What this task involves. Using the records below, write out only the lines from the line containing "Глобальные эпидемии" up to and including the line containing "Будьте осторожны! Действия", exactly, with no pictures.
Segment Start: Task inputs
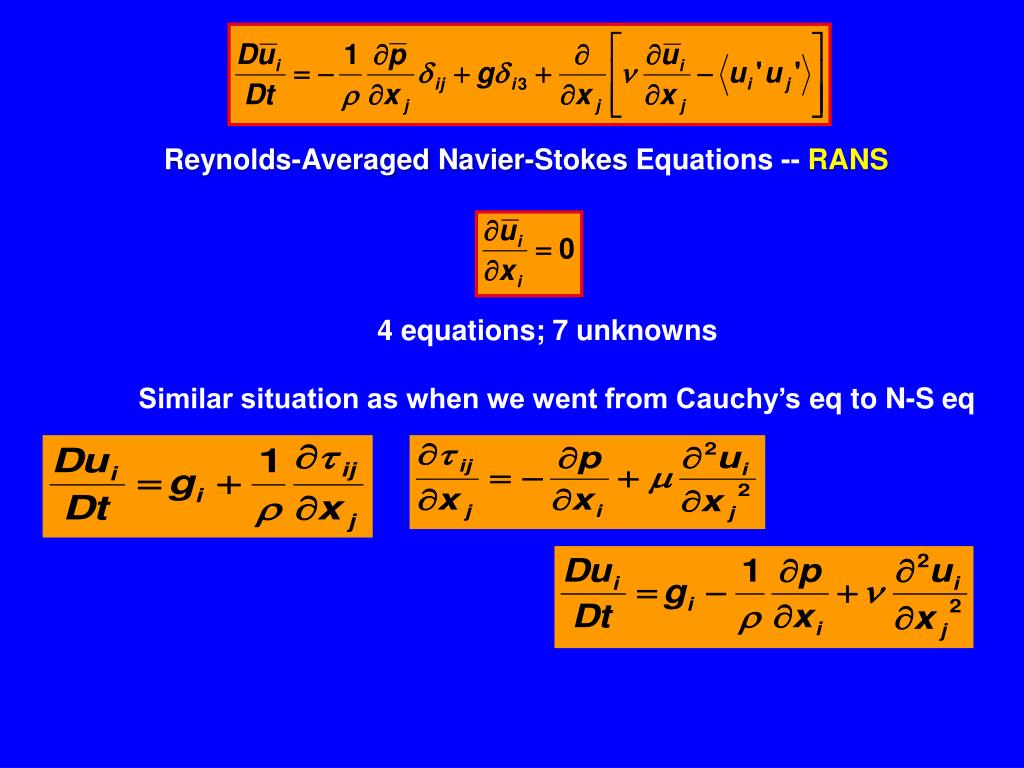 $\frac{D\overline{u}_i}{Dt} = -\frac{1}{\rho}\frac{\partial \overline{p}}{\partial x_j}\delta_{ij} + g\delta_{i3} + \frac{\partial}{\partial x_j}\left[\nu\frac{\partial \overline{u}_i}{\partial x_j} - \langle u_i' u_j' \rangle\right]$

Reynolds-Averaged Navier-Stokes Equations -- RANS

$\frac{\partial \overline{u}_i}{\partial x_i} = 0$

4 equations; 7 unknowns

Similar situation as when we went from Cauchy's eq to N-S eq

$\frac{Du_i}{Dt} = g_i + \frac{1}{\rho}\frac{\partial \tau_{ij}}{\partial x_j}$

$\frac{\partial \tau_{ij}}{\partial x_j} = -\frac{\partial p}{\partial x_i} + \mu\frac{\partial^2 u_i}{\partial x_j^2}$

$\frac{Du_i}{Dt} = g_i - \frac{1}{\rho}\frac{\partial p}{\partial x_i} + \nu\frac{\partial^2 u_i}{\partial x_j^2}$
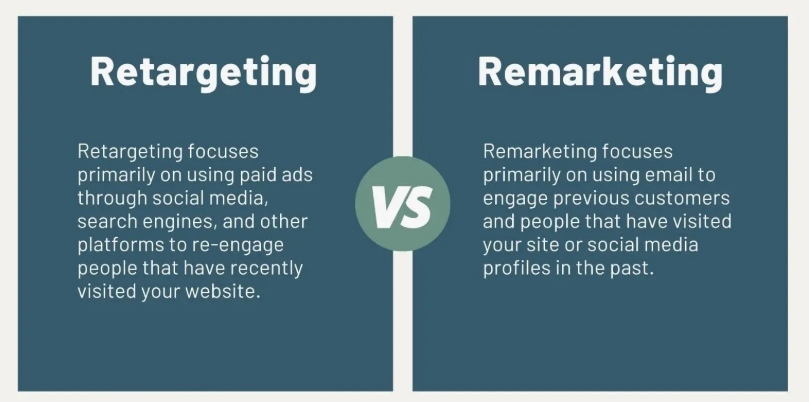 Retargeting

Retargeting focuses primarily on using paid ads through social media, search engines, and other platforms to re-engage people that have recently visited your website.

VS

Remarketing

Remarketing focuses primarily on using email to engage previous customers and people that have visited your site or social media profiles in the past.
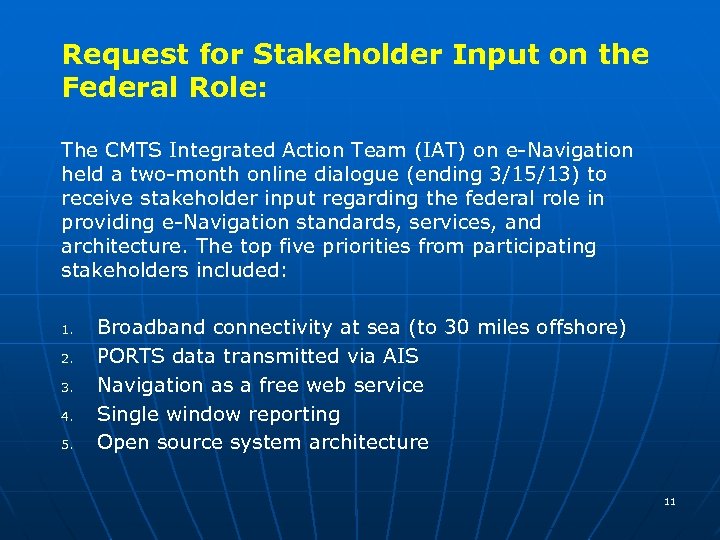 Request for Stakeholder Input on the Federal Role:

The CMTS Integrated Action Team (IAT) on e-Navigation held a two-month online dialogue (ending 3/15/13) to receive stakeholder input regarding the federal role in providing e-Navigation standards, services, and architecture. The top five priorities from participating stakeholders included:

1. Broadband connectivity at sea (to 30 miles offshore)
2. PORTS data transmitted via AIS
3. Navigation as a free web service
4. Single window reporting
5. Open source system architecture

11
Segment End: Task inputs
Segment Start: Task inputs
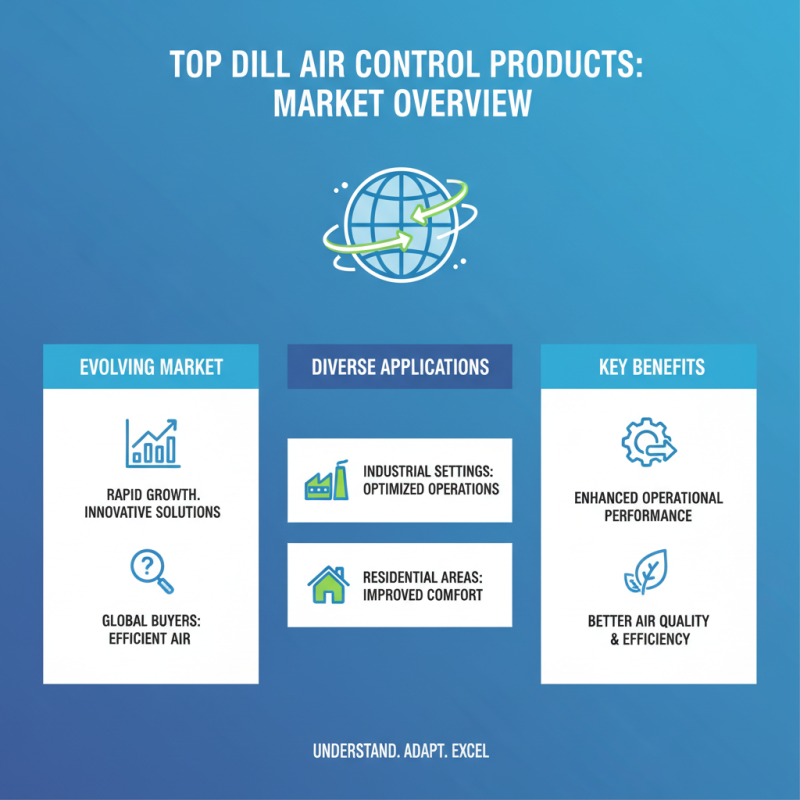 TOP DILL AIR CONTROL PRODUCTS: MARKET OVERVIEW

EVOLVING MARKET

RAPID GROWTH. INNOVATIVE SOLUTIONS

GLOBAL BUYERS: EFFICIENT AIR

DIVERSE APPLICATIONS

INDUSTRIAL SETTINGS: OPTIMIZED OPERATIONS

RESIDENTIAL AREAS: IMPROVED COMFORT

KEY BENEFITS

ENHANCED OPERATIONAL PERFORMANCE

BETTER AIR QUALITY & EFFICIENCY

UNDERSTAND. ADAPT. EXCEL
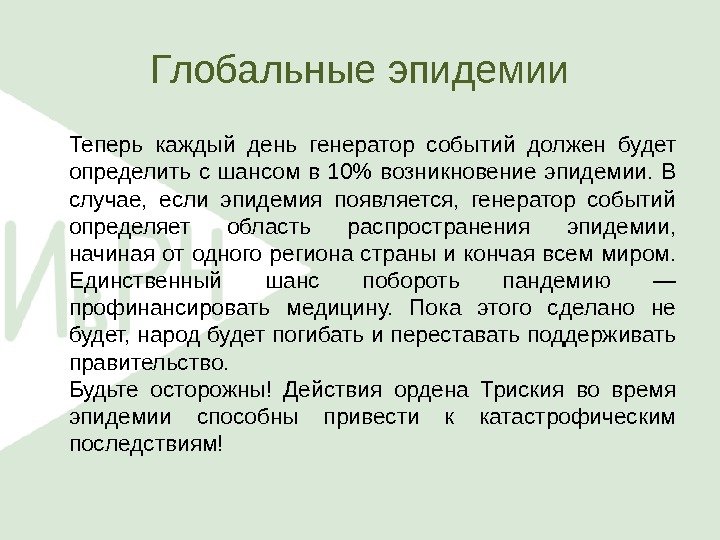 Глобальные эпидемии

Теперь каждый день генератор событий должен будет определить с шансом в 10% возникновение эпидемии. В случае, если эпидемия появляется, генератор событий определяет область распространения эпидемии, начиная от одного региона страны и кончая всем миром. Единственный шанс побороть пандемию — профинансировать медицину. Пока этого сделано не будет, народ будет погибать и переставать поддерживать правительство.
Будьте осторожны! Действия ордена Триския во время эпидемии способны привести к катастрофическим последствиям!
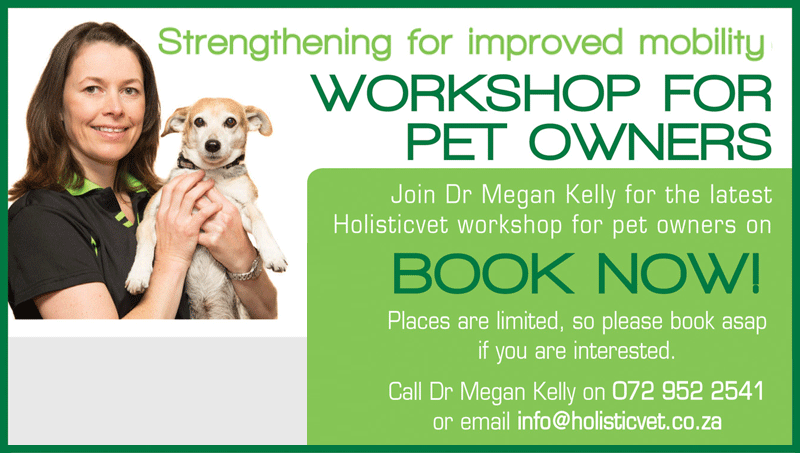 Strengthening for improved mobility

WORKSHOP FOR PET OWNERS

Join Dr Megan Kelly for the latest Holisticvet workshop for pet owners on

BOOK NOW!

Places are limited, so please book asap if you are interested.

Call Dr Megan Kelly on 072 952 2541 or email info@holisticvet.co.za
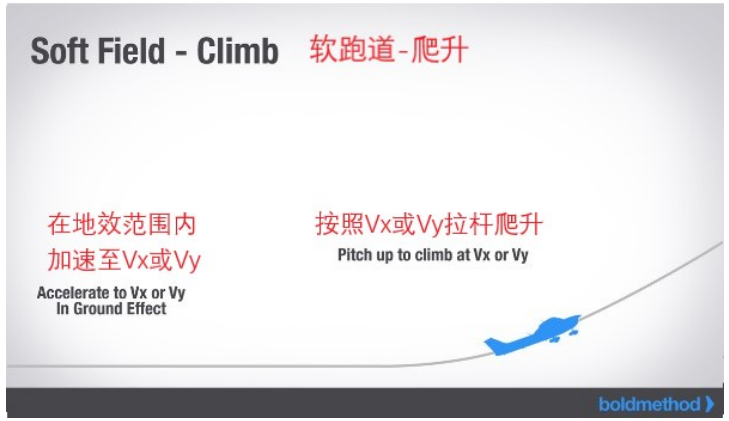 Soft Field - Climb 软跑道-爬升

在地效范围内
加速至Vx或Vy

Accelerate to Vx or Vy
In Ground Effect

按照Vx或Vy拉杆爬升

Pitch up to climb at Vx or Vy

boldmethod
Segment End: Task inputs
Exercise response.
 Глобальные эпидемии

Теперь каждый день генератор событий должен будет определить с шансом в 10% возникновение эпидемии. В случае, если эпидемия появляется, генератор событий определяет область распространения эпидемии, начиная от одного региона страны и кончая всем миром. Единственный шанс побороть пандемию — профинансировать медицину. Пока этого сделано не будет, народ будет погибать и переставать поддерживать правительство.
Будьте осторожны! Действия ордена Триския во время эпидемии способны привести к катастрофическим последствиям!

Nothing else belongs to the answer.